Quantum structure of T-dualized models with symmetry breaking

TL;DR

This paper investigates the T-duality of principal sigma-models with symmetry breaking, deriving conditions for torsionlessness and one-loop renormalizability, and applies these to Bianchi models to analyze their quantum properties.

Contribution

It provides explicit formulas for the torsion and Ricci tensor of dual models with symmetry breaking and proves inheritance of renormalizability, extending understanding of T-duality in broken symmetry contexts.

Findings

Dual models inherit one-loop renormalizability from original models.

Conditions for dual models to be torsionless are established.

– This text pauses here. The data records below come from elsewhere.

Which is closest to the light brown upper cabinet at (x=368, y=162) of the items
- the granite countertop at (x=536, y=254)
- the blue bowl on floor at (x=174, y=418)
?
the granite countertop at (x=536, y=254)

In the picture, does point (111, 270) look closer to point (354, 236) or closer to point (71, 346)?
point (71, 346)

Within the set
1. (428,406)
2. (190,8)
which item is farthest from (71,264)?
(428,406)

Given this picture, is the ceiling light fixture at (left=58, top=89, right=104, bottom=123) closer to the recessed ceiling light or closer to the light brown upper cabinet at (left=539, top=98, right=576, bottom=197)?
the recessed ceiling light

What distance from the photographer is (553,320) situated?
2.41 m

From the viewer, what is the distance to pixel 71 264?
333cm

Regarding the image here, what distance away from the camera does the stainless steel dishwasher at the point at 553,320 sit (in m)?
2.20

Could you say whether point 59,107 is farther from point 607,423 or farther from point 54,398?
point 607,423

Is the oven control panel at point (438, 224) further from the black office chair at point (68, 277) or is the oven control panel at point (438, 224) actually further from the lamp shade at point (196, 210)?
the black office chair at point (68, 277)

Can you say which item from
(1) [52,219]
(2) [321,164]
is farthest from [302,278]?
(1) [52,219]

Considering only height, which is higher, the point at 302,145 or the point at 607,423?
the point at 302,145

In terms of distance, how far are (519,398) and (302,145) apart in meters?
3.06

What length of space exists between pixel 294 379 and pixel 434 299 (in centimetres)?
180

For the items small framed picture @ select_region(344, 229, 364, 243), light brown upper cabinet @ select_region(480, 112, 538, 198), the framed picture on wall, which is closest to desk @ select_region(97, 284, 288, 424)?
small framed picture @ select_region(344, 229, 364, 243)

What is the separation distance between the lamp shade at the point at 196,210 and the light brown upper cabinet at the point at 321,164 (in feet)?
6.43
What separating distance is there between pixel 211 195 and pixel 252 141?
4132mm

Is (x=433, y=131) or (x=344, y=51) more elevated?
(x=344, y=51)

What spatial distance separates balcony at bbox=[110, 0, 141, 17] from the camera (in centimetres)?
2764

Certain Bianchi models exhibit absence of dilaton anomaly under specific parameters.

Abstract

We study the principal sigma-models defined on any group manifold GL x GR/GD with breaking of GR, and their T-dual transforms. For abritary breaking we can express the torsion and Ricci tensor of the dual model in terms of the frame geometry of the initial principal model. Using these results, we give necessary and sufficient conditions for the dual model to be torsionless and prove that the one-loop renormalizability of a given principal model is inherited by its dual partner, who shares the same beta-functions. These results are shown to hold also if the principal model is endowed with torsion. As an application we compute the beta-functions for the full Bianchi family and show that for some choices of the breaking parameters the dilaton anomaly is absent: for these choices the dual torsion vanishes. For the dualized Bianchi V model (which is torsionless for any breaking), we take advantage of its simpler structure, to study its two-loops renormalizability.